**练习目的**
请修改下面的内容：从含有“When comparing the”的那一行起，到含有“9.51 meters”的那一行止（首尾两行都算），把这些行重新写出，其中的“drawer front”一律换成“drawer panel”，其余不动。
-------- 数据清单
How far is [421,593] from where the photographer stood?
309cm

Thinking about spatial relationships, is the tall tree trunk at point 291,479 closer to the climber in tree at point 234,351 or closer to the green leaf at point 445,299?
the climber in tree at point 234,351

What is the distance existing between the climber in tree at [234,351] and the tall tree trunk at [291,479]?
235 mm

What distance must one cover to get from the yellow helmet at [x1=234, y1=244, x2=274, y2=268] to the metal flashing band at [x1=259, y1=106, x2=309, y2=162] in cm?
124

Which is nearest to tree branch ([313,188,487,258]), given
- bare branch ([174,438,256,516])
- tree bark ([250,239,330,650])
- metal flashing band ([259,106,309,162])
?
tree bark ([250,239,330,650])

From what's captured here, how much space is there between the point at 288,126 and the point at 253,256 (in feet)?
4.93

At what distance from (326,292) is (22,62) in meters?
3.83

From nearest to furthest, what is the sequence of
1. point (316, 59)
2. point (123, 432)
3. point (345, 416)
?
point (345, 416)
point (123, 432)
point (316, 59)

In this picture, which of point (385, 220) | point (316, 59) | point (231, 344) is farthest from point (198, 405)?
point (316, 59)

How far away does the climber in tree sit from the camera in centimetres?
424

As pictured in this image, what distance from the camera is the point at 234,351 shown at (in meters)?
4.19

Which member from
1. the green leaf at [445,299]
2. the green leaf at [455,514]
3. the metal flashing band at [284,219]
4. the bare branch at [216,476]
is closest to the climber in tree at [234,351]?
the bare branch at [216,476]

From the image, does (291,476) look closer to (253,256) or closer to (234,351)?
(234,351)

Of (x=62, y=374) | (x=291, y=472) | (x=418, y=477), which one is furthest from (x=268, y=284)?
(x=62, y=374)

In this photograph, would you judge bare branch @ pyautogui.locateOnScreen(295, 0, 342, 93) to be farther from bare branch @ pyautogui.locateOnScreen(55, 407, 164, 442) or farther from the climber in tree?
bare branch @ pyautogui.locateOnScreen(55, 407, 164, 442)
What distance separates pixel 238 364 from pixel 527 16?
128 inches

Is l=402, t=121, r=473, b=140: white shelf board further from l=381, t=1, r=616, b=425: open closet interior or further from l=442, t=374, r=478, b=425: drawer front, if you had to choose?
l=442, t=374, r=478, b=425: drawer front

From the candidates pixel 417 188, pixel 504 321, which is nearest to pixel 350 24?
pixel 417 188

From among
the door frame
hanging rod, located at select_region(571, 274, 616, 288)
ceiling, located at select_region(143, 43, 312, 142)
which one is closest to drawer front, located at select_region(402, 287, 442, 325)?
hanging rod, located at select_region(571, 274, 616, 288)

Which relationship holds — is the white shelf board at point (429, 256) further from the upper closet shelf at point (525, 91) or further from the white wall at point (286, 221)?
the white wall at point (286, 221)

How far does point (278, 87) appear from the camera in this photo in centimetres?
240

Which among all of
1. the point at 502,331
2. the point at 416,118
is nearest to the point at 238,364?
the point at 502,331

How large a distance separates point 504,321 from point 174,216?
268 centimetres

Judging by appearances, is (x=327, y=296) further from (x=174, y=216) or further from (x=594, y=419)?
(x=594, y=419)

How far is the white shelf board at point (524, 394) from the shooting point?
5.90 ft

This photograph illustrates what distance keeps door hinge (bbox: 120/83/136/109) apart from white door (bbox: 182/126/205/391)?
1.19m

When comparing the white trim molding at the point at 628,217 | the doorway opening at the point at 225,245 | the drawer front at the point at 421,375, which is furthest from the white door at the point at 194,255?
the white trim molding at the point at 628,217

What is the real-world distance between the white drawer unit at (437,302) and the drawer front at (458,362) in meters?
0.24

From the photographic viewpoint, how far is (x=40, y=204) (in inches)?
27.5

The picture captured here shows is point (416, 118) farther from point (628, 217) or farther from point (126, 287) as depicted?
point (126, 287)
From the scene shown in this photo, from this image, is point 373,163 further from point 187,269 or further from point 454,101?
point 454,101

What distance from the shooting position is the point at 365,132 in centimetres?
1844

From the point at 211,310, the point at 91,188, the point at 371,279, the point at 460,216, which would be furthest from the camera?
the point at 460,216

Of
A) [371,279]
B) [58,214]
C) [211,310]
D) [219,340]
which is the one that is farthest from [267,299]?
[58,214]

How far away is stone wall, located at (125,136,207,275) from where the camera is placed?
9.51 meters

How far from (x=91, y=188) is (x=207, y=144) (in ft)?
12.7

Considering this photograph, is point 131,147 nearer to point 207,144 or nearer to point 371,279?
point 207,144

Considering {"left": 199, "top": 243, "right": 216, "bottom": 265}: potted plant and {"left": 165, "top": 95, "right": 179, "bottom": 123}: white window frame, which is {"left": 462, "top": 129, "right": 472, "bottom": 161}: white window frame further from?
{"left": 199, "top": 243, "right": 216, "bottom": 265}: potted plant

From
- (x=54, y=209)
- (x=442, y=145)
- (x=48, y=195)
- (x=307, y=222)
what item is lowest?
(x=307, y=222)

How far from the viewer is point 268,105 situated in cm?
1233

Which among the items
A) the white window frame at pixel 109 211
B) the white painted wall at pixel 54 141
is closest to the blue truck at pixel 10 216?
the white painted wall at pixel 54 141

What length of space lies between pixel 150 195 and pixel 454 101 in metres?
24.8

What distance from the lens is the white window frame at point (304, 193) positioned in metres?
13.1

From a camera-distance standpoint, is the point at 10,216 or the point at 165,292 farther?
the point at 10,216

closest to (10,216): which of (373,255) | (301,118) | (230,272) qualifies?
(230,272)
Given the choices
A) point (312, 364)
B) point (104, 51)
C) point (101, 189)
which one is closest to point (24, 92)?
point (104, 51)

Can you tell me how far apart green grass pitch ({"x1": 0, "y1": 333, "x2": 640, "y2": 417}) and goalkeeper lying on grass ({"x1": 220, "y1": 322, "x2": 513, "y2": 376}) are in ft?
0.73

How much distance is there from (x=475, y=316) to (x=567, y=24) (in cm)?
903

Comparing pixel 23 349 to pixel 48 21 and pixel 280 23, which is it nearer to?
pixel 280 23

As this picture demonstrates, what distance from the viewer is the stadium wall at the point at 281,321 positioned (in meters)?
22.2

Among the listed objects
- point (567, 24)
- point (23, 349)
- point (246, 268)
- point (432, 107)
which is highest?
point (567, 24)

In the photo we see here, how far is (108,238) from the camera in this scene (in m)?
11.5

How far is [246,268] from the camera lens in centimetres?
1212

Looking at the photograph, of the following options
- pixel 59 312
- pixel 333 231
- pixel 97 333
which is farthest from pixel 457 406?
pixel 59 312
----------------
-------- 数据清单
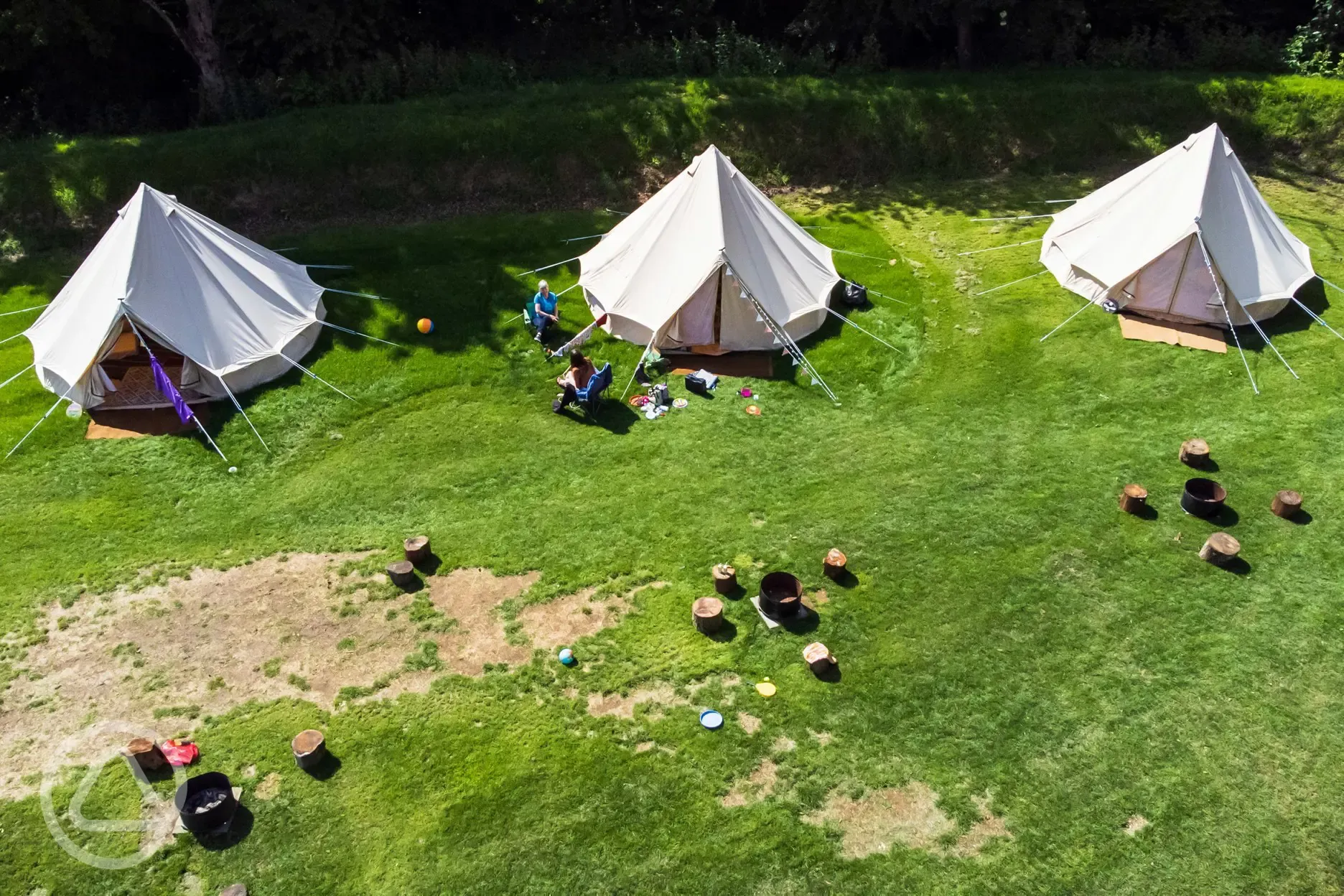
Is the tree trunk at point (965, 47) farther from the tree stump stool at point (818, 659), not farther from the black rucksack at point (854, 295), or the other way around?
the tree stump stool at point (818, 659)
----------------
**完整输出**
When comparing the white trim molding at the point at 628,217 | the doorway opening at the point at 225,245 | the drawer panel at the point at 421,375, which is furthest from the white door at the point at 194,255?
the white trim molding at the point at 628,217

What is the real-world distance between the white drawer unit at (437,302) and the drawer panel at (458,362) in meters?
0.24

From the photographic viewpoint, how far is (x=40, y=204) (in inches)?
27.5

The picture captured here shows is point (416, 118) farther from point (628, 217) or farther from point (126, 287) as depicted?
point (126, 287)
From the scene shown in this photo, from this image, is point 373,163 further from point 187,269 or further from point 454,101?
point 454,101

What distance from the shooting position is the point at 365,132 in centimetres?
1844

From the point at 211,310, the point at 91,188, the point at 371,279, the point at 460,216, which would be furthest from the camera?
the point at 460,216

Of
A) [371,279]
B) [58,214]
C) [211,310]
D) [219,340]
which is the one that is farthest from [267,299]?
[58,214]

How far away is stone wall, located at (125,136,207,275) from where the camera is placed?
9.51 meters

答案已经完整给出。